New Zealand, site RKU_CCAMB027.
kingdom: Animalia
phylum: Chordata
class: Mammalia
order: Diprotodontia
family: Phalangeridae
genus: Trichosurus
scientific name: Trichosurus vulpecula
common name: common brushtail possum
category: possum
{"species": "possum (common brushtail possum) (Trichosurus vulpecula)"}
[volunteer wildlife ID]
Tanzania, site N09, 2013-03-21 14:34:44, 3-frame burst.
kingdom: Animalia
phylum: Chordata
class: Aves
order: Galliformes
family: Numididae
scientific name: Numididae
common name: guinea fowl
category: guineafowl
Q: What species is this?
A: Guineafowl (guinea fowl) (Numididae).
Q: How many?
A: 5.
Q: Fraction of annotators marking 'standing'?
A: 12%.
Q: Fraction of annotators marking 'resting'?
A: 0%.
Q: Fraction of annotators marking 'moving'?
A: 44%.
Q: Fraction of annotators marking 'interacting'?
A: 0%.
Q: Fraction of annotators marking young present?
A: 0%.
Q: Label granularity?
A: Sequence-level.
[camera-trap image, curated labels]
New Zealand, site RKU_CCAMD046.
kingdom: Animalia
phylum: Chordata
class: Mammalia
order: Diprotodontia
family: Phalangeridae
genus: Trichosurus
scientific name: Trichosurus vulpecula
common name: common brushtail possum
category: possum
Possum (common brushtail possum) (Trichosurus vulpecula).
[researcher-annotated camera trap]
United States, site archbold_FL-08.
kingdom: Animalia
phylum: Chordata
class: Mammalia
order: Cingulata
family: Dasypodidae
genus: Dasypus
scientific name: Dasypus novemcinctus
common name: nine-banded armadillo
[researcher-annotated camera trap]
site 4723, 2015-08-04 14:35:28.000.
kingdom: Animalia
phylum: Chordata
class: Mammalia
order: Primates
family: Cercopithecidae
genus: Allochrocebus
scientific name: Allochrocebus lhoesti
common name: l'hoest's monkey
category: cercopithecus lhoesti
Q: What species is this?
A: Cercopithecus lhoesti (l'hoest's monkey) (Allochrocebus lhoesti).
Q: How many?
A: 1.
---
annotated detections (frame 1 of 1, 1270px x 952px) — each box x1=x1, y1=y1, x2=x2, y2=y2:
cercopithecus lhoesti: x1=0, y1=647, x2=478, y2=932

....

- _The task_: Output only the lines from the one holding "order: Primates" through the last line above, exactly as they appear.

- _Solved problem_:
order: Primates
family: Cercopithecidae
genus: Allochrocebus
scientific name: Allochrocebus lhoesti
common name: l'hoest's monkey
category: cercopithecus lhoesti
Q: What species is this?
A: Cercopithecus lhoesti (l'hoest's monkey) (Allochrocebus lhoesti).
Q: How many?
A: 1.
---
annotated detections (frame 1 of 1, 1270px x 952px) — each box x1=x1, y1=y1, x2=x2, y2=y2:
cercopithecus lhoesti: x1=0, y1=647, x2=478, y2=932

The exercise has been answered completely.